What this task involves -
Set down the records exactly, and omit any image found in them.

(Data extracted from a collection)

○ ○ ○ ○ ○ ○ ○

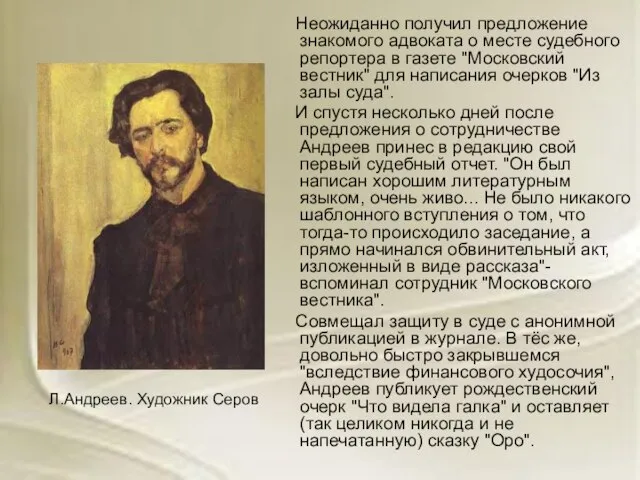 Неожиданно получил предложение знакомого адвоката о месте судебного репортера в газете "Московский вестник" для написания очерков "Из залы суда".

И спустя несколько дней после предложения о сотрудничестве Андреев принес в редакцию свой первый судебный отчет. "Он был написан хорошим литературным языком, очень живо… Не было никакого шаблонного вступления о том, что тогда-то происходило заседание, а прямо начинался обвинительный акт, изложенный в виде рассказа"- вспоминал сотрудник "Московского вестника".

Совмещал защиту в суде с анонимной публикацией в журнале. В тёс же, довольно быстро закрывшемся "вследствие финансового худосочия", Андреев публикует рождественский очерк "Что видела галка" и оставляет (так целиком никогда и не напечатанную) сказку "Оро".

ВС 907

Л.Андреев. Художник Серов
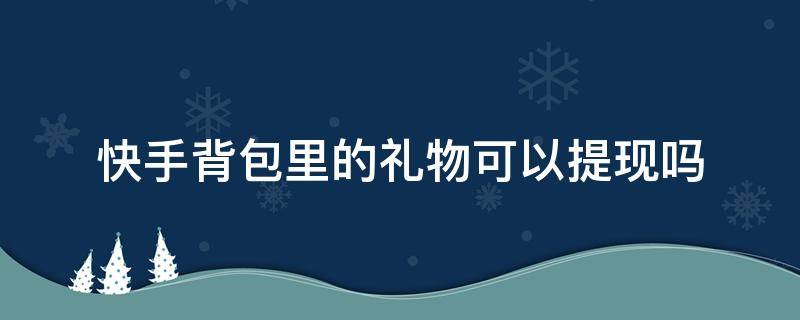 快手背包里的礼物可以提现吗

○ ○ ○ ○ ○ ○ ○

Task output -
 Неожиданно получил предложение знакомого адвоката о месте судебного репортера в газете "Московский вестник" для написания очерков "Из залы суда".

И спустя несколько дней после предложения о сотрудничестве Андреев принес в редакцию свой первый судебный отчет. "Он был написан хорошим литературным языком, очень живо… Не было никакого шаблонного вступления о том, что тогда-то происходило заседание, а прямо начинался обвинительный акт, изложенный в виде рассказа"- вспоминал сотрудник "Московского вестника".

Совмещал защиту в суде с анонимной публикацией в журнале. В тёс же, довольно быстро закрывшемся "вследствие финансового худосочия", Андреев публикует рождественский очерк "Что видела галка" и оставляет (так целиком никогда и не напечатанную) сказку "Оро".

ВС 907

Л.Андреев. Художник Серов
 快手背包里的礼物可以提现吗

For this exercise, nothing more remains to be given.